Paul Motian: Voices and Portrait in Jazz
Paul Motian is a catalytic musician. His imaginative playing shapes the sound of a project in a way that most other drummers would generally not consider. Where most drummers would simply keep some kind of steady beat through an entire piece, or every piece, Motian exercises all his options: keeping time, playing a free counterpoint, playing loud or soft or even using silence. His approach tends to make most of the tracks he plays on sincerely special and truly unique. For instance, "At Night," a beautiful piece from pianist Marc Copland's Voices, has a gentle, but steady beat. However, Motian chooses to go in and out of playing time. The piece uses a descending four-chord pattern in a very repetitive way and the drummer's distinctive approach ensures that repetitive equals enthralling, not boring. Of the eight tracks, four are by bassist Gary Peacock, three by Copland and there's a version of Miles Davis' "All Blues," yet there is a strong, modern focus. The aptly titled "That's It?" (less than 3 minutes in duration) gives spotlight to Motian in between angular piano and bass statements.
Bill Evans' Portrait in Jazz is one of the great masterpieces of modern music, presenting the pianist's new trio with the young, phenomenal bassist Scott LaFaro. Recorded at the end of 1959, it seemed to Evans that he had found his ultimate trio, with a bassist that could play with an equal level of technique and imagination as the leader and his drummer, Motian, who had already been playing with the pianist for a number of years. It was in this trio that Motian's style really began to develop. While listening to "What is This Thing Called Love?" you can hear him start with brushes, placing accents in unexpected places, playing steady time in the bridge, totally dropping out for the beginning of the piano solo and then changing to sticks to change once again the aural texture. During LaFaro's solo Evans and Motian join together in playing staccato accents and then a 16-measure drum solo follows; though there is some Philly Joe Jones influence to it, the use of space between the notes is pure Motian. "When I Fall in Love" is just one of the breathtaking ballads on this set (and its poignancy is elevated when you realize that LaFaro has less than two years to live); it's the absolute epitome of sensitive dynamic control from all instrumentalists. The two Evans compositions on this CD are "Peri's Scope," a medium swing tune, and the unique and mysterious "Blue in Green". In addition, there are three previously unreleased takes of "Blue in Green" and "Come Rain or Come Shine". A must have.
Tracks and Personnel
New York Trio Recordings Vol. 2: Voices
Tracks: Vignette; Albert; River's Run; Voices; Runner; That's It?; All Blues; At Night.

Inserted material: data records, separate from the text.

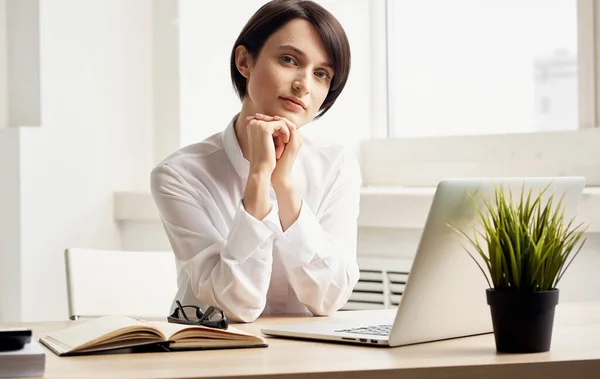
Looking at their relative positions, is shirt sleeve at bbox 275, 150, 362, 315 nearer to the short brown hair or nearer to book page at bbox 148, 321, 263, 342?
the short brown hair

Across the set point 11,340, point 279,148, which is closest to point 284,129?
point 279,148

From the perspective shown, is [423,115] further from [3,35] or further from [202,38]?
[3,35]

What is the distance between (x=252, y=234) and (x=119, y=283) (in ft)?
2.02

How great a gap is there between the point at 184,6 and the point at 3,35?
2.21 feet

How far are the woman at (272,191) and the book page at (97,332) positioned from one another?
0.40 m

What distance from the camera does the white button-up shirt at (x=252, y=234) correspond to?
1906 millimetres

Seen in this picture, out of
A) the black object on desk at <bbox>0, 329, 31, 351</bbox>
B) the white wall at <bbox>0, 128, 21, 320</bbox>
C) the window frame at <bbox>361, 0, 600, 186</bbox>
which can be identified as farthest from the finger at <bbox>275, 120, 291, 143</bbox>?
the white wall at <bbox>0, 128, 21, 320</bbox>

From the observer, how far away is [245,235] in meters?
1.89

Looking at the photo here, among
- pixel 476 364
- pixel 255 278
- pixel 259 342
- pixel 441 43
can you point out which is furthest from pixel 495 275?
pixel 441 43

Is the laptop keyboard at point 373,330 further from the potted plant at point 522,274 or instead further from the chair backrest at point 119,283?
the chair backrest at point 119,283

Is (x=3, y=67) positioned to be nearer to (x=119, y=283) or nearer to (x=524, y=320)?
(x=119, y=283)

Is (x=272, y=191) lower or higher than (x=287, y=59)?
lower

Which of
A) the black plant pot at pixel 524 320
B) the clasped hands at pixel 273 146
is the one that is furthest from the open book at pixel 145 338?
the clasped hands at pixel 273 146

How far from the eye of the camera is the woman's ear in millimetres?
2273
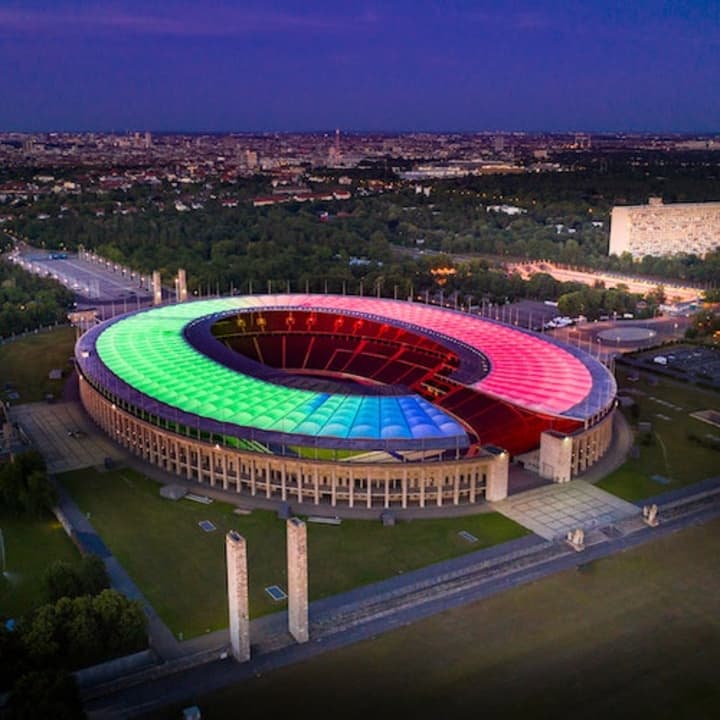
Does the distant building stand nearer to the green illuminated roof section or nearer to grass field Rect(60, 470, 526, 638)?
the green illuminated roof section

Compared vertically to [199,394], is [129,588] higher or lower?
lower

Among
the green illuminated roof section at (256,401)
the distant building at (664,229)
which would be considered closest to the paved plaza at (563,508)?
the green illuminated roof section at (256,401)

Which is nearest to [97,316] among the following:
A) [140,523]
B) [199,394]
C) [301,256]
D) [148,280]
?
[148,280]

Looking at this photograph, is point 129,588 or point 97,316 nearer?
point 129,588

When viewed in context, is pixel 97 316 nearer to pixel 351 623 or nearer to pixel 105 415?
pixel 105 415

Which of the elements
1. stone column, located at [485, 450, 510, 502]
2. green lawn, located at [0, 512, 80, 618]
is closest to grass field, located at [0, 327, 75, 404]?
green lawn, located at [0, 512, 80, 618]

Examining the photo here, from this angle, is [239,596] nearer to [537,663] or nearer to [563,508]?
[537,663]
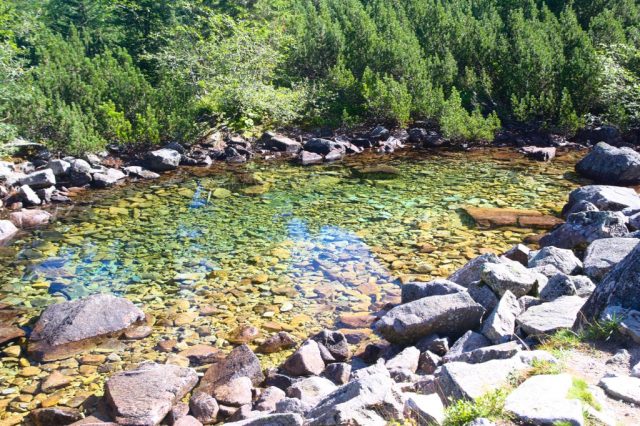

Personnel: Marc Copland: piano; Gary Peacock: bass; Paul Motian: drums.
Portrait in Jazz
Tracks: Come Rain Or Come Shine (Take 5); Autumn Leaves; Witchcraft; When I Fall In Love; Peri's Scope; What Is This Thing Called Love?; Spring Is Here; Someday My Prince Will Come; Blue In Green (Take 3); Come Rain Or Come Shine (Take 4); Autumn Leaves (Take 9, monaural); Blue In Green (Take 1); Blue In Green (Take 2).
Personnel: Bill Evans: piano; Scott LaFaro: bass; Paul Motian: drums.